Sad update~ Daisy just killed her daughter Half Pint by laying on her  Ugh....my only doeling this year!


----------



## janeen128 (Dec 31, 2012)

Oh no!!;( I'm so sorry Stephanie;( That's horrible....


----------



## ksalvagno (Oct 6, 2009)

Oh no, so sorry.


----------



## Jessica84 (Oct 27, 2011)

oh I can't tell you how sorry I am


----------



## rebelINny (Feb 7, 2014)

Oh no! I'm sorry! On another note four of my kid goats ate going to that family as well. I had a woman contact me about buying kids. I found out later that d he is donating them to this family. I gave her a discount when I found out. I think that is so cool. Our goat babies will live together.


----------



## NyGoatMom (Jan 26, 2013)

That's awesome rebel...I am extremely pleased to help them out. Are yours does or bucks?

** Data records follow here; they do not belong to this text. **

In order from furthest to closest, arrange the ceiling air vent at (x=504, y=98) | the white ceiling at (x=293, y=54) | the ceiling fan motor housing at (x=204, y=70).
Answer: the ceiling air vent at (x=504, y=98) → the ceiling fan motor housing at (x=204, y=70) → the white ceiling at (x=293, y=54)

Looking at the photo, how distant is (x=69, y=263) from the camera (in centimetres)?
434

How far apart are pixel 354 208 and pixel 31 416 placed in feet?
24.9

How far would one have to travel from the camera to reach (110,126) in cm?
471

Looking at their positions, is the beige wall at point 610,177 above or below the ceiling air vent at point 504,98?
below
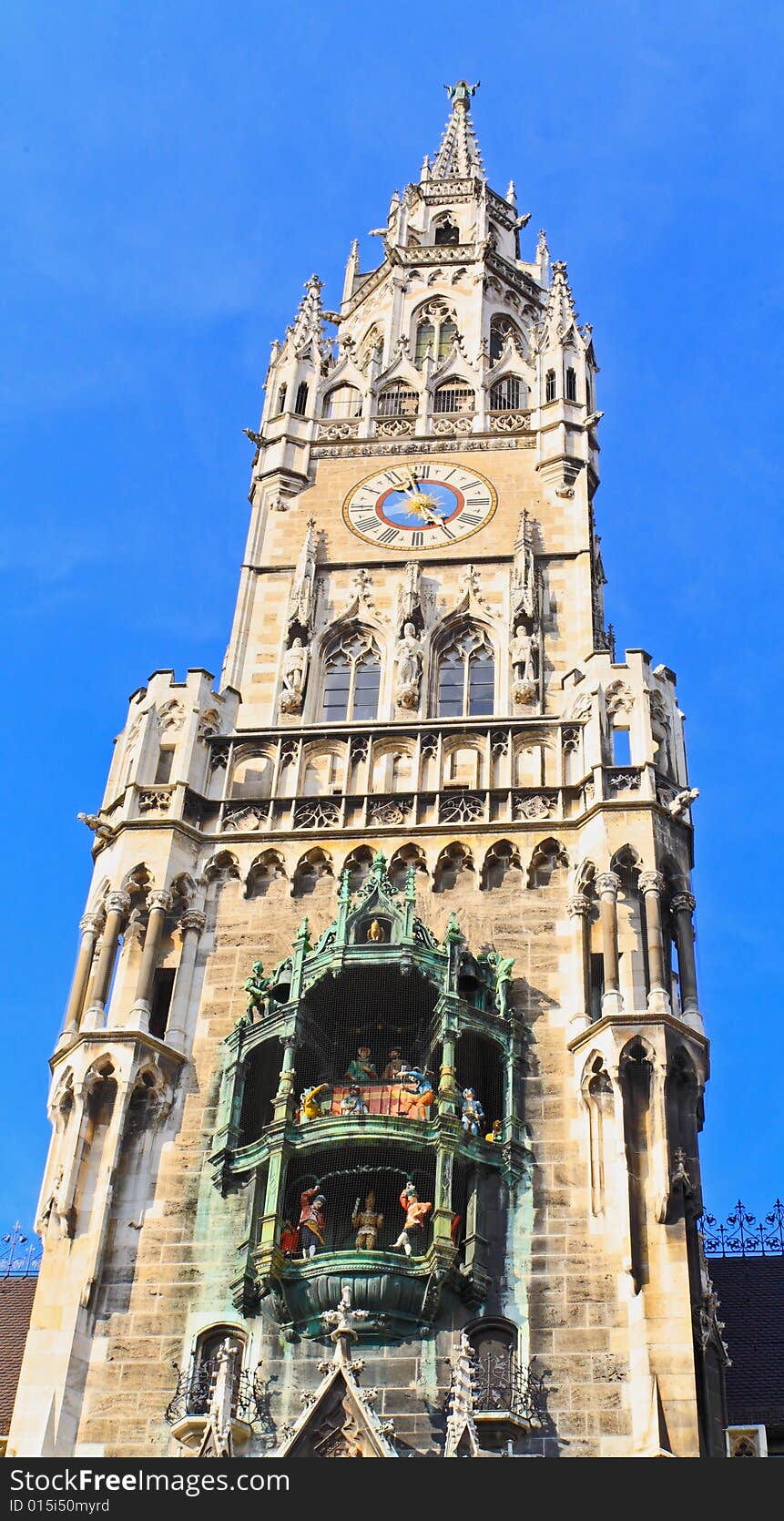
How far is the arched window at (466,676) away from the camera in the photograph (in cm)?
3055

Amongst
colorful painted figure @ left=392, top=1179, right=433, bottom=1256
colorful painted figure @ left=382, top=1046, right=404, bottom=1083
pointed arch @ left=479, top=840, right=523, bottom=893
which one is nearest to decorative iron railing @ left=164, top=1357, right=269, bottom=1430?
colorful painted figure @ left=392, top=1179, right=433, bottom=1256

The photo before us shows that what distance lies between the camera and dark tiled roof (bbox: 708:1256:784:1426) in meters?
25.2

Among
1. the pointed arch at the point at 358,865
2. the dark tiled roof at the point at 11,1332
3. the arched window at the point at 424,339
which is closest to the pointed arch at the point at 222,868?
the pointed arch at the point at 358,865

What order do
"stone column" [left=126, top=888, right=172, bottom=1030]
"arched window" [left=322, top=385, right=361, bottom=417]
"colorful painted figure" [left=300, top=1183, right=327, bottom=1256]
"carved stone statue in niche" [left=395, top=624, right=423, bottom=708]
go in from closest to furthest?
"colorful painted figure" [left=300, top=1183, right=327, bottom=1256] → "stone column" [left=126, top=888, right=172, bottom=1030] → "carved stone statue in niche" [left=395, top=624, right=423, bottom=708] → "arched window" [left=322, top=385, right=361, bottom=417]

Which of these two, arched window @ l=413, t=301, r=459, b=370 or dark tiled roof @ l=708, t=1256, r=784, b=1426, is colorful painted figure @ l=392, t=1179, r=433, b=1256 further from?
arched window @ l=413, t=301, r=459, b=370

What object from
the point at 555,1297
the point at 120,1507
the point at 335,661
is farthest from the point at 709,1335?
the point at 335,661

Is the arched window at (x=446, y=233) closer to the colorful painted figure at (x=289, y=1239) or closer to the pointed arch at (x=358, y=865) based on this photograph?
the pointed arch at (x=358, y=865)

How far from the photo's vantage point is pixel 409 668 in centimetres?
3056

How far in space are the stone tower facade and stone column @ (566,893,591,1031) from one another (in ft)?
0.12

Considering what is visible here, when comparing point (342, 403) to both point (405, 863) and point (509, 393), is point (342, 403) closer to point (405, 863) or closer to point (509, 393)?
point (509, 393)

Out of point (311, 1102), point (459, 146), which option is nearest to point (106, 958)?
point (311, 1102)

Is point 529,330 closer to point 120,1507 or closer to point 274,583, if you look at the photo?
point 274,583

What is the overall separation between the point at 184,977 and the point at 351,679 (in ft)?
22.2

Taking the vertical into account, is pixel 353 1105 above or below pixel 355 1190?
above
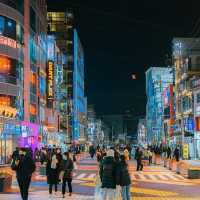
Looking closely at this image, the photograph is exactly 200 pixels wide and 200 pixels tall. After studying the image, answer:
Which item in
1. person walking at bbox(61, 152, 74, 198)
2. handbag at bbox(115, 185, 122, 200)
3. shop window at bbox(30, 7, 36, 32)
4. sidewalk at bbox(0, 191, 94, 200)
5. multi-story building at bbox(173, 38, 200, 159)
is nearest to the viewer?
handbag at bbox(115, 185, 122, 200)

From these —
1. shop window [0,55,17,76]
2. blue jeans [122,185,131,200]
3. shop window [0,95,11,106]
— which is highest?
shop window [0,55,17,76]

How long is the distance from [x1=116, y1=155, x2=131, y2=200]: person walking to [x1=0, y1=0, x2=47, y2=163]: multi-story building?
41953mm

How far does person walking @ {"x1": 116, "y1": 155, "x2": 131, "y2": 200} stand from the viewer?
17159mm

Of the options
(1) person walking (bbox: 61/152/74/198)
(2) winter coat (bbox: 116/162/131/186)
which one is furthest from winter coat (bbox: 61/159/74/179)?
(2) winter coat (bbox: 116/162/131/186)

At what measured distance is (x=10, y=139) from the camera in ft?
213

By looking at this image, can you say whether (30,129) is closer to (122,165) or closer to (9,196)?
(9,196)

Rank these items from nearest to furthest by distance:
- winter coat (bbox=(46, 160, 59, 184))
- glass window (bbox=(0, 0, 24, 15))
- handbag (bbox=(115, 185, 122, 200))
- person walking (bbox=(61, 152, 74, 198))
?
handbag (bbox=(115, 185, 122, 200)), person walking (bbox=(61, 152, 74, 198)), winter coat (bbox=(46, 160, 59, 184)), glass window (bbox=(0, 0, 24, 15))

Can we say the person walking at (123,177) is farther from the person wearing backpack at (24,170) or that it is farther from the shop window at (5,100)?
the shop window at (5,100)

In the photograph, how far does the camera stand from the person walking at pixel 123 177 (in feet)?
56.3

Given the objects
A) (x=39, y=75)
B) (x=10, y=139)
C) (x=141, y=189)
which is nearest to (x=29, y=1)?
(x=39, y=75)

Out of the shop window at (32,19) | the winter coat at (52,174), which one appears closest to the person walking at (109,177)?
the winter coat at (52,174)

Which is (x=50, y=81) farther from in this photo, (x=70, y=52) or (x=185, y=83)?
(x=70, y=52)

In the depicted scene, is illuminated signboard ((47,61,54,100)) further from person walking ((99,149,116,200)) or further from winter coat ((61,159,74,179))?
person walking ((99,149,116,200))

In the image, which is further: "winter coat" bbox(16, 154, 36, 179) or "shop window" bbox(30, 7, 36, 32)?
"shop window" bbox(30, 7, 36, 32)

I am so upset about Half Pint...I somehow feel responsible...I should have pulled her being so small, I almost did too ..but she was growing and lively  If Daisy lays on another I will pull every kid she has from now on. 
Man, I've read about does laying on their kids...but it seems so dumb, ya know? I thought Daisy was smarter than that. Really frustrating


----------



## rebelINny (Feb 7, 2014)

That is frustrating but mot your fault. Who would think a momma would not realize they were laying on a baby? 
My kids going to the family are three wethers (soon to be) and one doeling


----------



## NyGoatMom (Jan 26, 2013)

Mine will be going in June...


----------